DEEPTICH affects decisions of emergency physicians to order head CTs, as demonstrated by the decision simulation study. The effectiveness of the model is more significant when the model recommends ordering of head CTs.

Methods

This study was approved by the Institutional Review Board (IRB) of Samsung Medical Center IRB Nos. 2020-07-072 and 2020-09-218. We conducted the decision simulation study from April 26, 2021 to June 5, 2021. Informed consent was obtained from all participants. We confirm that all the experiments were performed in accordance with the relevant guidelines and regulations.

Deep-learning model for predicting traumatic intracranial hemorrhages (DEEPTICH) development in clinical decision support system (CDSS)

Dataset for deep learning

Two data sources were used in this study: the ED-based injury in-depth surveillance (EDIIS) database, and the trauma registry database of the Samsung Medical Center (SMC). The EDIIS dataset was used for model training and internal validation; the SMC dataset was used for external validation and to investigate the effectiveness of DEEPTICH. Detailed data selection criteria are provided in Supplementary Fig. S1. The EDIIS database was established based on the International Classification of External Causes of Injuries by the World Health Organization. The database includes prehospital records, clinical findings, diagnosis, treatment, dispositions in the ED, inpatient information, demographics, and injury-related factors of the patients. Information of 1.8 million patients from 25 EDs were included in this surveillance database. Each participating hospital assigned coordinators for data collection and management, and the Korea Centers for Disease Control regularly checked the quality of the entire data from the 25 EDs. In this study, the records of 750,000 patients with head injuries from January 1, 2011 to December 31, 2017 were used for derivation and time-split validation. The SMC database contains medical records from a tertiary academic hospital in South Korea with approximately 2000 beds and an average of 200 ED patient visits per day. This database includes the records of procedures and clinical notes, as well as the same information collected in EDIIS. The SMC dataset was collected from January 1, 2012 to December 31, 2019, with 67,578 patient records. These data were used for multi-center validation in this study.
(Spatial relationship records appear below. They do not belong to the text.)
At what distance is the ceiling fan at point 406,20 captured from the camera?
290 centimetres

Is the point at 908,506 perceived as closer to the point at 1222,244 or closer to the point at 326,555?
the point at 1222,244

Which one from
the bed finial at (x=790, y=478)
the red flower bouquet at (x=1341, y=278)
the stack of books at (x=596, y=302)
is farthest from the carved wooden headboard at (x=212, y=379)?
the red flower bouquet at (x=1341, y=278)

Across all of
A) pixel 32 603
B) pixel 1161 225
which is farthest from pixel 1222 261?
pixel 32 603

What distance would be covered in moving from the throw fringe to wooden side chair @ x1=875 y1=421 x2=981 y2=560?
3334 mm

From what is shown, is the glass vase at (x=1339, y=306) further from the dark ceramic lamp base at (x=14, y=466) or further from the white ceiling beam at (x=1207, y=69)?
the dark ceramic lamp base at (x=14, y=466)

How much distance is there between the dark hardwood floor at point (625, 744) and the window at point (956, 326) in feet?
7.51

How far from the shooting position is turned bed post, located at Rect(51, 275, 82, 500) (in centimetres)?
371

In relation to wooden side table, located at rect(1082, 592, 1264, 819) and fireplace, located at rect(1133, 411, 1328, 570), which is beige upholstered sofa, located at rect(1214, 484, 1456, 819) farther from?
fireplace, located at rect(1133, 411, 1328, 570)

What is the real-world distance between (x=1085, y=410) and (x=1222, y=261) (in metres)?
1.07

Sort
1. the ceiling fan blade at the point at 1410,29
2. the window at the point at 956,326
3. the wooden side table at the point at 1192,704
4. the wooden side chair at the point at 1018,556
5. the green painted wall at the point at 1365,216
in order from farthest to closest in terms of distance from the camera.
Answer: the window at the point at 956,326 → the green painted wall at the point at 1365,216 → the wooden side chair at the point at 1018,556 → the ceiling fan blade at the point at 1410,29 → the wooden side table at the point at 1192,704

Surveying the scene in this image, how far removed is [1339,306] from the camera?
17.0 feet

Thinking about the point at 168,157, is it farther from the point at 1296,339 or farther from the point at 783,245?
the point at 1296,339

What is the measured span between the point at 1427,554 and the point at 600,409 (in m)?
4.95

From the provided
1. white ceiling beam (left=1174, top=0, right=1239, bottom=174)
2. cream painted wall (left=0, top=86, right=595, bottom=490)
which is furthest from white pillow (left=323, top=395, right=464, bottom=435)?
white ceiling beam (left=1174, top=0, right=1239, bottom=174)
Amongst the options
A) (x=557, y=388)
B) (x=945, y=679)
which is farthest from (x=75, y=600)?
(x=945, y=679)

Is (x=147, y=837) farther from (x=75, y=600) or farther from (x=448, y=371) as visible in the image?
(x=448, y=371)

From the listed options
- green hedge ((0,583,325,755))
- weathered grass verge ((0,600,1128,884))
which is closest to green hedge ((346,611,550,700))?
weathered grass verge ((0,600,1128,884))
Model training for deep learning

We used the patient demographics, vital signs, mental status, injury-related factors, date and time-related information regarding the injury onset and visit, and symptoms for predictors. Demographics included the age and sex. Vital signs included the respiratory rate, body temperature, systolic and diastolic blood pressure, and pulse rate. Mental status data included the “alert, verbal, pain, unresponsive” scale and Glasgow coma scale (GCS) scores. Injury-related factors included the injury mechanism, activity during the injury, alcohol-related factors, intentions, place of the injury, material causing the injury, and the time taken from injury onset to the visit. Time-related predictors included the injury onset and visit date and time information, such as the day of the week and hour of the injury onset. Multiple outcomes were used for training the model. The primary outcome was ICH, such as cerebral contusion, subdural hemorrhage, epidural hemorrhage, subarachnoid hemorrhage, intraventricular hemorrhage, intracerebral hemorrhage, and cerebellar hemorrhage. Other outcomes, such as TBIs other than ICH, visit dispositions, and operations related to head injuries were considered as secondary outcomes. The purpose of secondary outcomes was to improve the prediction performance of the model in multi-task learning.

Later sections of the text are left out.